Wabi-sabi and my punk roots
It was purely by chance that I ended up at the Buddhist Centre.
I had a stressed-out boyfriend who thought learning to meditate might help, but didn’t want to go alone to the class. I said I’d go with him, but only for the first session. And here I am still practising, 34 years later.
It wasn’t so much the meditation that grabbed me, but the Dharma, the teachings. I was impressed. And believe me, aged 20, I wasn’t easily impressed.
I’d dropped out of school at 15, bored, but not unintelligent. It was my dad that taught me how to think. He did this by disagreeing with almost everything I believed in (or was it me disagreeing with him?). He was so good at debating that he could easily win an argument while arguing for a position opposite to his own. I particularly remember Sunday lunches with a bottle of wine on the table and my mum and brother escaping the arguments by doing the washing up. Recurring themes were vegetarianism, religion, racism and classism, the perennial classics. The funny thing is we never actually fell out, whilst disagreeing on almost everything. Anyway, these experiences began my love of philosophy.
One of the first Buddhist teachings I came across was Sangharakshita’s ‘Mind Reactive, Mind Creative‘ given in 1967, the year I was born. I remember reading this lecture sitting in the car by the beach, smoking my roll-ups. In the cassette player was Lou Reed’s ‘Rock and Roll Animal’, with that 13-minute track, ‘Heroin’ that keeps building in intensity and then falling away, also released in 1967. Sangharakshita and Lou Reed both awakened something deep in me, without seeming to contradict one another.

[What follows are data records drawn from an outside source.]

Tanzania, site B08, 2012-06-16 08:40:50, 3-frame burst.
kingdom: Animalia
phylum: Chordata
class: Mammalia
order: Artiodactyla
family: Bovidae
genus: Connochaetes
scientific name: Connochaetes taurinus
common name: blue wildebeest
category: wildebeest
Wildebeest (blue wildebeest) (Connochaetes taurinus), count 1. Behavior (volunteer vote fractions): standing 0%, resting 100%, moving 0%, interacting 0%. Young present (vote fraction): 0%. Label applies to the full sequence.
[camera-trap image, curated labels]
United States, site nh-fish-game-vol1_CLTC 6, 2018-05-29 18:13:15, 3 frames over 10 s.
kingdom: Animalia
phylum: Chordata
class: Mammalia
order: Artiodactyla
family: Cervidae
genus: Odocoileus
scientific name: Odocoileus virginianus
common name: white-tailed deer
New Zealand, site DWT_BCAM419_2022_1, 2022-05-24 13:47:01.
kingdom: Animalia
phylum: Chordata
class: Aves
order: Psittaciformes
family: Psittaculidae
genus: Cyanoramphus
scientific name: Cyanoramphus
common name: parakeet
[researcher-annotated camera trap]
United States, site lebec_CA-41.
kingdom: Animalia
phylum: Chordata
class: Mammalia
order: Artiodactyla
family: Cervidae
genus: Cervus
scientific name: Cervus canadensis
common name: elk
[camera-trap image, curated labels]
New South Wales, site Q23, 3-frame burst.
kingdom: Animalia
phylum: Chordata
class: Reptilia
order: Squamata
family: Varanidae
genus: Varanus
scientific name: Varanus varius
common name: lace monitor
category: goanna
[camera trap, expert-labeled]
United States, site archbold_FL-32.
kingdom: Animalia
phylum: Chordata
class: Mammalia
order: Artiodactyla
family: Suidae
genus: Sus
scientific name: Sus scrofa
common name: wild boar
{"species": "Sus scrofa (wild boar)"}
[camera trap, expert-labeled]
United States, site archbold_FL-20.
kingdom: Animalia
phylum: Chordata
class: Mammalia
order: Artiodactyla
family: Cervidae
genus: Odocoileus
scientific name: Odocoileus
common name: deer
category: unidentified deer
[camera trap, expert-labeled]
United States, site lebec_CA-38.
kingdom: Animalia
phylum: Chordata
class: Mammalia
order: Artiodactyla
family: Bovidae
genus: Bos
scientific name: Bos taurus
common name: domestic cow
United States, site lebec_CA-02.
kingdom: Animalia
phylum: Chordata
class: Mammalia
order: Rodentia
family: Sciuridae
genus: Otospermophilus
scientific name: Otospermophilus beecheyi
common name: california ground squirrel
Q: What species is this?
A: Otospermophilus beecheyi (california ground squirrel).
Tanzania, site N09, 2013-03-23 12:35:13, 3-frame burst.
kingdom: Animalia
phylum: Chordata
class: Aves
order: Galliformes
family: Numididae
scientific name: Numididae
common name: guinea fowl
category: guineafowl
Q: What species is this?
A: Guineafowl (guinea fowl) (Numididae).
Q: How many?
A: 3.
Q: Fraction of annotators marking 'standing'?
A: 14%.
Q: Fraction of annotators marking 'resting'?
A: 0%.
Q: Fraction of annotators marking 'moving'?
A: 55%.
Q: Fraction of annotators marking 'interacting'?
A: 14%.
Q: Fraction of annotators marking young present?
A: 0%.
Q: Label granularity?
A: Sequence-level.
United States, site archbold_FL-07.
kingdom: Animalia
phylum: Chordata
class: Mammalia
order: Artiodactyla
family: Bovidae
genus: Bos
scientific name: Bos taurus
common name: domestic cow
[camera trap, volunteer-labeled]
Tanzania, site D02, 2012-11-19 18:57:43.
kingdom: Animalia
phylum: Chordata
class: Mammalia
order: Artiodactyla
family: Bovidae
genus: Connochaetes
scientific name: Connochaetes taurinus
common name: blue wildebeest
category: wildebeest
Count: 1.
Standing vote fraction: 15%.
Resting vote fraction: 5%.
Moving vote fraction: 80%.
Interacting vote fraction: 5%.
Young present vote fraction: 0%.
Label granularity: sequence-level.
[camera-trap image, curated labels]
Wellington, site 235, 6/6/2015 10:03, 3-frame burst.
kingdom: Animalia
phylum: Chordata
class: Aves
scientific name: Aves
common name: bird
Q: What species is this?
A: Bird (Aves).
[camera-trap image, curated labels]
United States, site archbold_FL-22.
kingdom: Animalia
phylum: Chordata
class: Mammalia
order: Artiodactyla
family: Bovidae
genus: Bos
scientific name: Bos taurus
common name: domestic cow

In fact, until I came across the Dharma, it was art, as in music and lyrics, that had been my religion. From Janis Joplin to Iggy Pop to Crass. So when I discovered that one of the distinctive things about Sangharakshita’s take on the Dharma was that he emphasised the importance of the arts, something clicked into place for me. It felt like coming home.
He’d had an early experience himself of teaching English poetry to students in India and feeling that this was no different to teaching the Dharma, that in fact, he was teaching the Dharma through this poetry. Interestingly, Chögyam Trungpa, teaching in the West in the 70s and 80s, also felt this strong link between Dharma and art.
Coming across the Dharma when I did felt like being in just the right place at the right time. I had my training in philosophy from my dad and I was already intuitively following what felt like a ‘spiritual path’ through music, poetry, and art. But I soon hit a problem.
Sangharakshita had made a connection between the Dharma and the art that he loved, Bach, Handel, Blake and Shelly. So it followed that everyone involved in the Buddhist centre seemed to love Bach, Handel, Blake and Shelly! I exaggerate, of course. There was, in fact, one couple who were brilliant clog dancers and would dance on wooden trays.
But what of me, me and Lou Reed? It was suggested I could try to refine my tastes. I didn’t.
At that point, I came across wabi-sabi. It named a different kind of beauty. Qualities such as discord, murkiness, earthiness, and roughness. Beauty that was spontaneous, unfinished, unpolished, raw. In a word, human.
The path of wabi-sabi Dharma is a path of descent. Dropping fully into the here and now, the extraordinary ordinary of our everyday lives.
In the Tibetan tradition, it’s considered extremely fortunate to be born human, not because we humans are perfect. But because it turns out that human life, with all its joys and sorrows, with our capacity to love and to hate, and all the messiness of being human, in fact with everything that Janis Joplin and Lou Reed sing about, is just what we need to wake up.